Both.. To a degree. Galerina have been reputed to pop up right in the middle of a cluster of Armillaria, so sloppy identification could easily get you killed. And I wouldn't recommend them for someone starting out, but I would say they are fairly easily to identify and discern.. With a little experience. Then, even when you have the Armillaria, you need to boil them and rinse them with more hot water to cook them and help remove the slime coating from them (and often grubs/worm/cats).. Or at least that's been my faith. The stems are an exception to that rule and can be cooked up without the boil for lack of slime.. But still need a good cooking. We've taken and made something really similar in texture to pulled chicken or pork with the stems of Honeys.. But I haven't scored enough at one time to make it again. Someday.

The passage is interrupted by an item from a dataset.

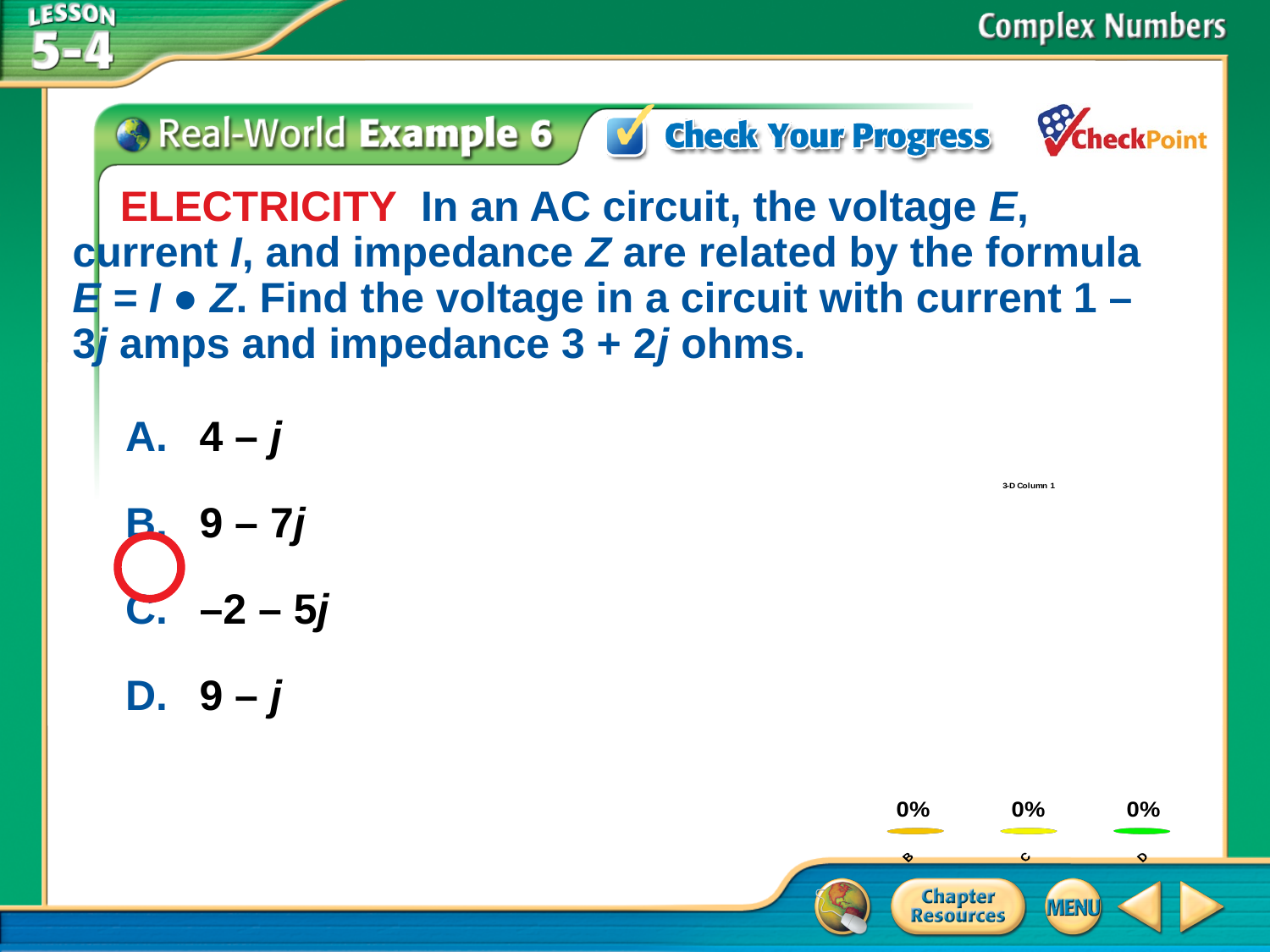
Is the value for C in the chart greater or less than 50%? less What value is shown for category B in the chart? 0% What value is shown for category C in the chart? 0% What kind of chart is shown on the slide? bar chart Do the values in the chart rise, fall, or stay the same from B to D? stay the same What is the title of the chart on the slide? 3-D Column 1 What value is shown for category D in the chart? 0% What is the difference between the values for B and D in the chart? 0%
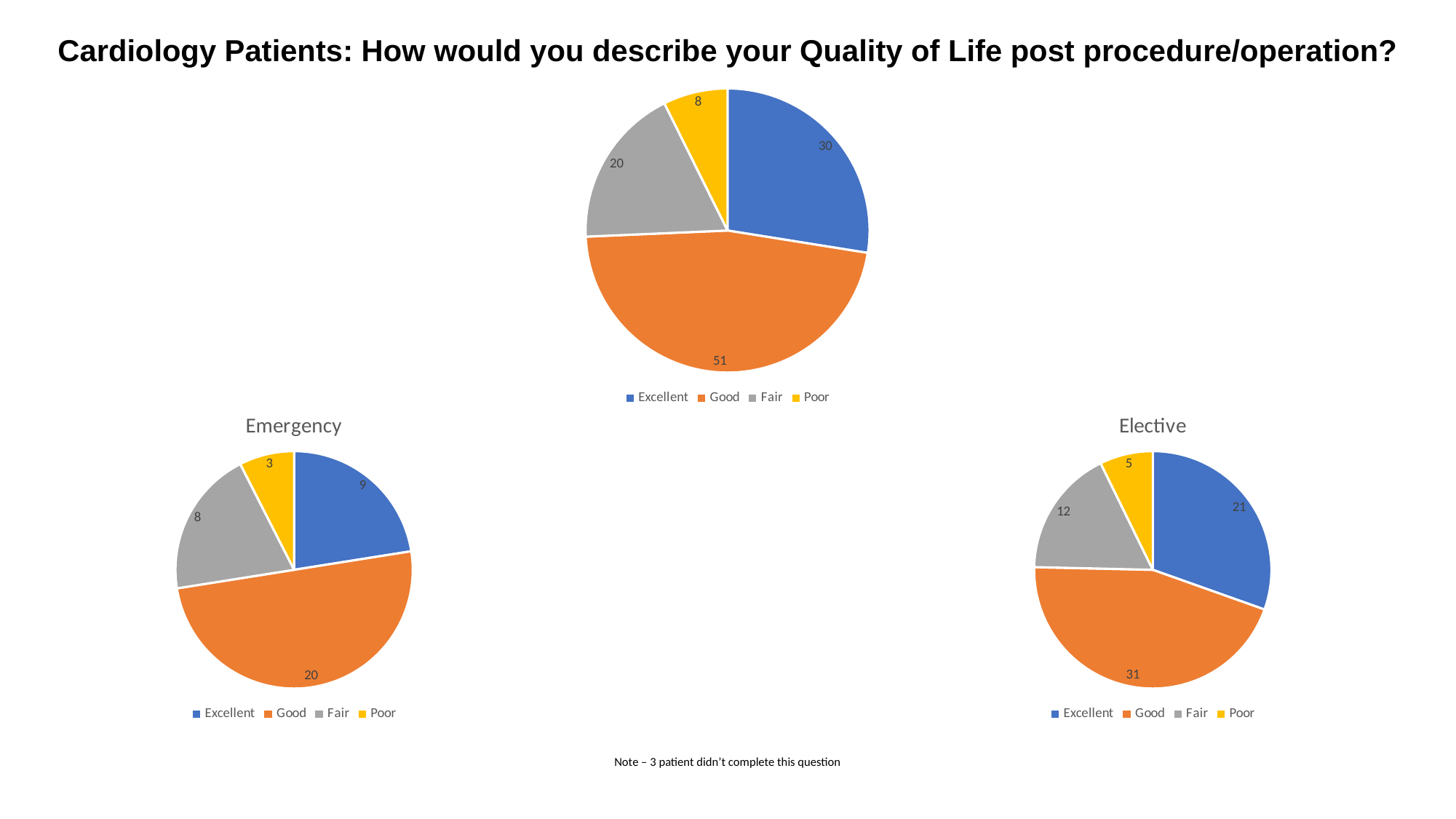
How many slices does the Emergency pie chart have? 4 In the Elective pie chart, which category has the smallest slice? Poor In the top pie chart, which colour represents Poor? Yellow What type of chart is the Emergency chart? Pie chart In the top pie chart, what is the value for Good? 51 In the Emergency pie chart, what is the value for Fair? 8 In the top pie chart, which category has the largest slice? Good In the Emergency pie chart, what share of the total does the Good slice represent? 50% In the Elective pie chart, what is the value for Excellent? 21 In the Emergency pie chart, what is the difference between the Good and Excellent values? 11 In the Elective pie chart, which is larger, Fair or Poor? Fair How many entries does the legend of the Elective pie chart list? 4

Here's a few A. gallica I tried to print but the critters ate the prints. These actually looked pretty clean.. At a glance. Some mushroom species are rare to find infested. Our fish eat good on nights we boil these.
Even after all that cooking, people will then fry, bake, or other things with them.. And some people still get sick from them. Though I know more people who won't eat the Sulphur Shelf you have in that second picture.. Another that you need to cook very well. Some say not to eat them off Evergreens(which I haven't). They are both choice in my book, along with that Grifola frondosa you have in the first picture.
I'll admit, I got a little sick this year from a really juicy, young Sulphur chicken.. But we had already eaten it twice in like a week or so, and I ate enough for 3. The White Chicken is superior in flavor.. But only grows from the base, and seems to be far more rare around here. We cook all the mushrooms we eat now, on the advice of a few people of wisdom on the subject, so I've lost some of the dimensions I used to know with them. Even then, with any mushroom, there is always the chance you could be allergic, so it's best to only try a little bit the first time and give it a day or so to see if it upsets you. A lot of people don't enjoy the button mushrooms and never give the other ones a chance.. It's like a whole new world of meat in the kitchen. So many textures and flavors.
It does pay to learn the ones that accumulate toxins like heavy metals.. Especially ones like Morels that thrive in toxic environments, like along railways. I stopped buying them from anywhere, after I learned about that. Just like plants, fungi can be great indicators, as well as engineers on a number of levels.
I'm pretty new to it still too, but I started off with the stuff that was pretty hard to mistake and likely wouldn't be fatal if I did. That Chicken you have there looks pretty similar to the first chance I took on woodfruit.. With how different that meal was to anything 'mushroom' I had ever known really sealed it for me. I really didn't start out learning about them for food, but they play a major role in my diet now.
I have a great recipe for jerking that Grifola, but they are awesome cooked anyway you would cook steak, or other mushrooms. We love taking them and cutting small strips, along with onions and peppers, skillet with butter.. Seared and crisped.. On about anything.